> To do
Scan the material below and copy every line holding the word "Minecraft".

> Information given
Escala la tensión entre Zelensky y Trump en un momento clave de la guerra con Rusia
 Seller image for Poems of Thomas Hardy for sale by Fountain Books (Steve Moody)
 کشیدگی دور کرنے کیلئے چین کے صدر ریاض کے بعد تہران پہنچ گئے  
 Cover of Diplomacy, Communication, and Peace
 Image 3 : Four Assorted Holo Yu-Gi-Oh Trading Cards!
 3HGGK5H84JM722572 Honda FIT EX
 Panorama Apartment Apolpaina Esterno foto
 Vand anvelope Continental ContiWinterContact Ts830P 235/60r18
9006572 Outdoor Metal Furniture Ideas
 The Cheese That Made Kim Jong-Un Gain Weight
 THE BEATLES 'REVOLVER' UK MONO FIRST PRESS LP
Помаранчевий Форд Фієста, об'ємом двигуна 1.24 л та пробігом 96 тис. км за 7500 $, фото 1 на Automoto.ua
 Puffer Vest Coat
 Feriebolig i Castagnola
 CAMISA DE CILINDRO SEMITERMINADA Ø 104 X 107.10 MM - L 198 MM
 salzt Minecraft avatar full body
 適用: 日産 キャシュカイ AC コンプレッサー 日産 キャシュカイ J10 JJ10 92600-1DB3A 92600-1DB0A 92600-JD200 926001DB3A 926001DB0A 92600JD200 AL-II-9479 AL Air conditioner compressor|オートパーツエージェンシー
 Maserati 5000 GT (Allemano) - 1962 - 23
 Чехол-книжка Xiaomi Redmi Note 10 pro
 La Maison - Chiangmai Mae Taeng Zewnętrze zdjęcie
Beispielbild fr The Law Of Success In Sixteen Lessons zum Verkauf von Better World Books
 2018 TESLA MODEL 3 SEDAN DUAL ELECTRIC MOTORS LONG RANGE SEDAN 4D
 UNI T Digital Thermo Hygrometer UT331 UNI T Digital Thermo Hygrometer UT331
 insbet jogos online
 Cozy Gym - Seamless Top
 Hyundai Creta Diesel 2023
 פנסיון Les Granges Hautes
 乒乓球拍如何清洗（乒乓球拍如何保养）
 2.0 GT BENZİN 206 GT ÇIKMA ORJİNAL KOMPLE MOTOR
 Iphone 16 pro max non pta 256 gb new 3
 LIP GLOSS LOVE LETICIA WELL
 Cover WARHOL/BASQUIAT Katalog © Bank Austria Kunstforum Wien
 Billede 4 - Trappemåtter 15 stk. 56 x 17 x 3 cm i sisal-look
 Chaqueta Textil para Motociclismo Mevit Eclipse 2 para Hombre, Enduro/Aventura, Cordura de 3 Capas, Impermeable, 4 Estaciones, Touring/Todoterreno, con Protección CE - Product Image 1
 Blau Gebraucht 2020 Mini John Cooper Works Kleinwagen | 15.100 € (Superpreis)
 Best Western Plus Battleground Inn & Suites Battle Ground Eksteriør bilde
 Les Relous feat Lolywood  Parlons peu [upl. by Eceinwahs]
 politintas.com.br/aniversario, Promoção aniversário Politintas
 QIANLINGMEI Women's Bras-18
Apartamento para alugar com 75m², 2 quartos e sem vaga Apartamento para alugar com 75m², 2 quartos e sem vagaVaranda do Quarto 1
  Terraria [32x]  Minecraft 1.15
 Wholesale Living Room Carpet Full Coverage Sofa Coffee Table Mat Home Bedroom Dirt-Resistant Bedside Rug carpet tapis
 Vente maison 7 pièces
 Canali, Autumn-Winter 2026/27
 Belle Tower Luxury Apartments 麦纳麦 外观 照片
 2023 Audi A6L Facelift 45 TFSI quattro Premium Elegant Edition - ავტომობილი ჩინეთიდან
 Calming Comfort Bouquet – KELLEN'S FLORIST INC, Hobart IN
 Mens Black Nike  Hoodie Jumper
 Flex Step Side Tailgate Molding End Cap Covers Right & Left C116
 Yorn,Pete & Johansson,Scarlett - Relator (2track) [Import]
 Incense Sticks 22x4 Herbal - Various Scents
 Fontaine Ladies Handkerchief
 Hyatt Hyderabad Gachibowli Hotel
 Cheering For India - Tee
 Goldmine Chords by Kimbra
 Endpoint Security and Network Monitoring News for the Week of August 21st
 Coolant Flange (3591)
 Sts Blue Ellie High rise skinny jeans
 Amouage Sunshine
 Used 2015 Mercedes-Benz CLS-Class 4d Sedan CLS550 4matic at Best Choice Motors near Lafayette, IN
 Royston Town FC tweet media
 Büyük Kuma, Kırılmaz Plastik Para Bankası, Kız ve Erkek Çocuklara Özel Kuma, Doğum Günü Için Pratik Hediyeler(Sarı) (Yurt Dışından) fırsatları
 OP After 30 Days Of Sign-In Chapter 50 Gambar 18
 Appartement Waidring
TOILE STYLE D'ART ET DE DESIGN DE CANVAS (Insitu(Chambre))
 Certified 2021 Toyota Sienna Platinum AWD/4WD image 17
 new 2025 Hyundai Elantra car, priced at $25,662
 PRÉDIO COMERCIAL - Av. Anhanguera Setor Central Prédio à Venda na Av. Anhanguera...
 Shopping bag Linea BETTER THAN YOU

> Answer to the exercise
 salzt Minecraft avatar full body
  Terraria [32x]  Minecraft 1.15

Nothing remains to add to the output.